*What you should do:* Please reproduce every one of the following entries word for word.

*Dataset excerpts:*
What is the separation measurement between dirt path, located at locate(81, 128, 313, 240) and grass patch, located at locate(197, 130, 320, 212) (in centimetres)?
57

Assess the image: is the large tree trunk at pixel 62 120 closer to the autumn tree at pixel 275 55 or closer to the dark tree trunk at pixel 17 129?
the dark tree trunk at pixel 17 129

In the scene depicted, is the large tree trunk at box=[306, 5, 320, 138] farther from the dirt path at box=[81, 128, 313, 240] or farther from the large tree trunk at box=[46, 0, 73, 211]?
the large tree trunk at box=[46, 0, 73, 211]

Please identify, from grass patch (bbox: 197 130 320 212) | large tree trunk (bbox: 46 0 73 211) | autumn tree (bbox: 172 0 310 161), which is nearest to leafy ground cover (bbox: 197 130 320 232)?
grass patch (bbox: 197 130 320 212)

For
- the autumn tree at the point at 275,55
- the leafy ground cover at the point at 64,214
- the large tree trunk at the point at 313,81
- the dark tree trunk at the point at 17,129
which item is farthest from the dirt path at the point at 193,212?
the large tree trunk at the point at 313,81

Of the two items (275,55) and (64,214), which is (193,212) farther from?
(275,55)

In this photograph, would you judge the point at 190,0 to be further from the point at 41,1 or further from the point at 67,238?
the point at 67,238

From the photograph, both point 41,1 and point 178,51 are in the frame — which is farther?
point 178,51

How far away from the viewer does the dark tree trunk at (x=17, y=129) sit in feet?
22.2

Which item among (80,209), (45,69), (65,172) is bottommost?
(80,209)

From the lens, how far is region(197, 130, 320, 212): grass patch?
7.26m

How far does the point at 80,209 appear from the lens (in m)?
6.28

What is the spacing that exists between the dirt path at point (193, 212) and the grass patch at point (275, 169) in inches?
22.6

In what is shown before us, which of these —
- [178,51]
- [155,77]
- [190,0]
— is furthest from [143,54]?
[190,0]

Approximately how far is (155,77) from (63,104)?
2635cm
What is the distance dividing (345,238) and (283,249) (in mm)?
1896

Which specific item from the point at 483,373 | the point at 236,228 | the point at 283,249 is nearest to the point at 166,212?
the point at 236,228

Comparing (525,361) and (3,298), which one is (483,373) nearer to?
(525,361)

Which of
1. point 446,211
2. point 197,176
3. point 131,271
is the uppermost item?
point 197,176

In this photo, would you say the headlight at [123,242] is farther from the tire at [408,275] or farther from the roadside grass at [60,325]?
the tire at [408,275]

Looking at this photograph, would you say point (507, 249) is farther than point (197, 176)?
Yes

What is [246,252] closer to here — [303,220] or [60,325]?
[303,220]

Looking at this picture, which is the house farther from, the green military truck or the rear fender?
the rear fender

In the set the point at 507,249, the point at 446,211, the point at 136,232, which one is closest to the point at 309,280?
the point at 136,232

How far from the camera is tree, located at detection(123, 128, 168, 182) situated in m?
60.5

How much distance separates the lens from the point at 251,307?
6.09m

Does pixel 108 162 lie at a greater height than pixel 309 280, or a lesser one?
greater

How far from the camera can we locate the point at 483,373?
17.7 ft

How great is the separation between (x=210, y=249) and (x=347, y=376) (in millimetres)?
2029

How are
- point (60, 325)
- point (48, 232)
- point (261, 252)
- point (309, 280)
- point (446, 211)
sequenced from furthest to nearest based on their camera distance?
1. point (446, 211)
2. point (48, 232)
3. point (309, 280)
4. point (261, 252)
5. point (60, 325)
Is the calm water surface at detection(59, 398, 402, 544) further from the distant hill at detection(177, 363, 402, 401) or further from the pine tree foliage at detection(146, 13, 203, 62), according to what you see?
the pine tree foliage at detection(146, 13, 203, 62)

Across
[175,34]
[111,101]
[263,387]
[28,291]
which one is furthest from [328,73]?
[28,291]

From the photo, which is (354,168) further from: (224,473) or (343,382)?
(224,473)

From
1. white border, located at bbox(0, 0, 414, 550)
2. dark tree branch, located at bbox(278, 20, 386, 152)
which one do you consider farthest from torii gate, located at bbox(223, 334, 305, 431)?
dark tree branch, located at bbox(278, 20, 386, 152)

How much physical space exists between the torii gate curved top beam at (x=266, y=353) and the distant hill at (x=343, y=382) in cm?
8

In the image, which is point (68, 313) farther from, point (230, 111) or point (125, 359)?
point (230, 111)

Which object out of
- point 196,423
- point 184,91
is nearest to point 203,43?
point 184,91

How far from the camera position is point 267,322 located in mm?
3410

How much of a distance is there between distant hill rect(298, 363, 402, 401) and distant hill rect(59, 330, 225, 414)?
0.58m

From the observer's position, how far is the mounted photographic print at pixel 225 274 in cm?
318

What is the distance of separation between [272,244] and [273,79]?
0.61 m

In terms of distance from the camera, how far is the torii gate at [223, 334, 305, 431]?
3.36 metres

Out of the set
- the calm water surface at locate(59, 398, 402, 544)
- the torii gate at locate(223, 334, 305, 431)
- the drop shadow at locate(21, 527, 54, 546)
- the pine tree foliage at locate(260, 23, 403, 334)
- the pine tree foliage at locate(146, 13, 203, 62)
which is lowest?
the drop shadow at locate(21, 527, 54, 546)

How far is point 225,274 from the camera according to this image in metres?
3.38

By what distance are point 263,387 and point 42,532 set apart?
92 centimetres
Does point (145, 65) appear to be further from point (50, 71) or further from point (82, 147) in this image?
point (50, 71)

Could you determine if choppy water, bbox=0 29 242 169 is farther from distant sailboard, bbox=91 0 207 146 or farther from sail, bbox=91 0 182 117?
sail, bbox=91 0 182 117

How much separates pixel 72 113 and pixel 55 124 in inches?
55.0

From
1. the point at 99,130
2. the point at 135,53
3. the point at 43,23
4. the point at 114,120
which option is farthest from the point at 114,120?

*In response:*
What is the separation measurement between dirt path, located at locate(81, 128, 313, 240) and grass patch, located at locate(197, 130, 320, 212) (in centimetres)?
57

Assess the image: is the large tree trunk at pixel 62 120 closer to the autumn tree at pixel 275 55 or closer to the dark tree trunk at pixel 17 129?
the dark tree trunk at pixel 17 129

In the scene depicted, is the large tree trunk at box=[306, 5, 320, 138] farther from the dirt path at box=[81, 128, 313, 240] or farther from the large tree trunk at box=[46, 0, 73, 211]?
the large tree trunk at box=[46, 0, 73, 211]

Please identify, from grass patch (bbox: 197 130 320 212) | large tree trunk (bbox: 46 0 73 211) | autumn tree (bbox: 172 0 310 161), which is nearest to leafy ground cover (bbox: 197 130 320 232)?
grass patch (bbox: 197 130 320 212)

For
- the autumn tree at the point at 275,55
- the leafy ground cover at the point at 64,214
- the large tree trunk at the point at 313,81
- the dark tree trunk at the point at 17,129
which item is farthest from the dirt path at the point at 193,212?
the large tree trunk at the point at 313,81

Of the two items (275,55) and (64,214), which is (193,212) farther from?
(275,55)

In this photograph, would you judge the point at 190,0 to be further from the point at 41,1 or further from the point at 67,238?
the point at 67,238

From the photograph, both point 41,1 and point 178,51 are in the frame — which is farther?
point 178,51

How far away from the viewer does the dark tree trunk at (x=17, y=129) sit in feet?
22.2

Which item among (80,209), (45,69), (65,172) is bottommost?
(80,209)

From the lens, how far is region(197, 130, 320, 212): grass patch?
7.26m

How far does the point at 80,209 appear from the lens (in m)?
6.28

What is the spacing that exists between the dirt path at point (193, 212) and the grass patch at point (275, 169) in inches?
22.6

In what is shown before us, which of these —
- [178,51]
- [155,77]
- [190,0]
— is furthest from [143,54]?
[190,0]

Approximately how far is (155,77) from (63,104)?
2635cm
What is the distance dividing (345,238) and (283,249) (in mm)?
1896

Which specific item from the point at 483,373 | the point at 236,228 | the point at 283,249 is nearest to the point at 166,212?
the point at 236,228

Comparing (525,361) and (3,298), which one is (483,373) nearer to?
(525,361)

Which of
1. point 446,211
2. point 197,176
3. point 131,271
is the uppermost item?
point 197,176

In this photo, would you say the headlight at [123,242] is farther from the tire at [408,275] or farther from the roadside grass at [60,325]?
the tire at [408,275]

Looking at this photograph, would you say point (507, 249) is farther than point (197, 176)?
Yes

What is [246,252] closer to here — [303,220] or [60,325]?
[303,220]

Looking at this picture, which is the house farther from, the green military truck or the rear fender?
the rear fender

In the set the point at 507,249, the point at 446,211, the point at 136,232, which one is closest to the point at 309,280?
the point at 136,232

How far from the camera is tree, located at detection(123, 128, 168, 182) situated in m?
60.5

How much distance separates the lens from the point at 251,307?
6.09m

Does pixel 108 162 lie at a greater height than pixel 309 280, or a lesser one?
greater

How far from the camera can we locate the point at 483,373?
17.7 ft

How great is the separation between (x=210, y=249) and (x=347, y=376) (in millimetres)?
2029

How are
- point (60, 325)
- point (48, 232)
- point (261, 252)
- point (309, 280)
- point (446, 211)
sequenced from furthest to nearest based on their camera distance?
1. point (446, 211)
2. point (48, 232)
3. point (309, 280)
4. point (261, 252)
5. point (60, 325)
Is the calm water surface at detection(59, 398, 402, 544) further from the distant hill at detection(177, 363, 402, 401) or further from the pine tree foliage at detection(146, 13, 203, 62), according to what you see?
the pine tree foliage at detection(146, 13, 203, 62)

Across
[175,34]
[111,101]
[263,387]
[28,291]
which one is furthest from [328,73]?
[28,291]

From the photo, which is (354,168) further from: (224,473) or (343,382)?
(224,473)

From
1. white border, located at bbox(0, 0, 414, 550)
2. dark tree branch, located at bbox(278, 20, 386, 152)
which one do you consider farthest from torii gate, located at bbox(223, 334, 305, 431)?
dark tree branch, located at bbox(278, 20, 386, 152)

How much physical space exists between the torii gate curved top beam at (x=266, y=353) and the distant hill at (x=343, y=382) in cm?
8

In the image, which is point (68, 313) farther from, point (230, 111) or point (125, 359)?
point (230, 111)

Which object out of
- point 196,423
- point 184,91
is nearest to point 203,43?
point 184,91

How far from the camera position is point 267,322 located in mm?
3410

How much of a distance is there between distant hill rect(298, 363, 402, 401) and distant hill rect(59, 330, 225, 414)?
0.58m

From the observer's position, how far is the mounted photographic print at pixel 225 274 in cm?
318

What is the distance of separation between [272,244] and [273,79]?
0.61 m

In terms of distance from the camera, how far is the torii gate at [223, 334, 305, 431]?
3.36 metres

Out of the set
- the calm water surface at locate(59, 398, 402, 544)
- the torii gate at locate(223, 334, 305, 431)
- the drop shadow at locate(21, 527, 54, 546)
- the pine tree foliage at locate(260, 23, 403, 334)
- the pine tree foliage at locate(146, 13, 203, 62)
which is lowest?
the drop shadow at locate(21, 527, 54, 546)

How far is point 225,274 from the camera according to this image in metres?
3.38

By what distance are point 263,387 and point 42,532 set apart?
92 centimetres
Does point (145, 65) appear to be further from point (50, 71) or further from point (82, 147) in this image?
point (50, 71)

Could you determine if choppy water, bbox=0 29 242 169 is farther from distant sailboard, bbox=91 0 207 146 or farther from sail, bbox=91 0 182 117?
sail, bbox=91 0 182 117

How much separates pixel 72 113 and pixel 55 124 in inches?
55.0

From
1. the point at 99,130
2. the point at 135,53
3. the point at 43,23
4. the point at 114,120
which option is farthest from the point at 114,120?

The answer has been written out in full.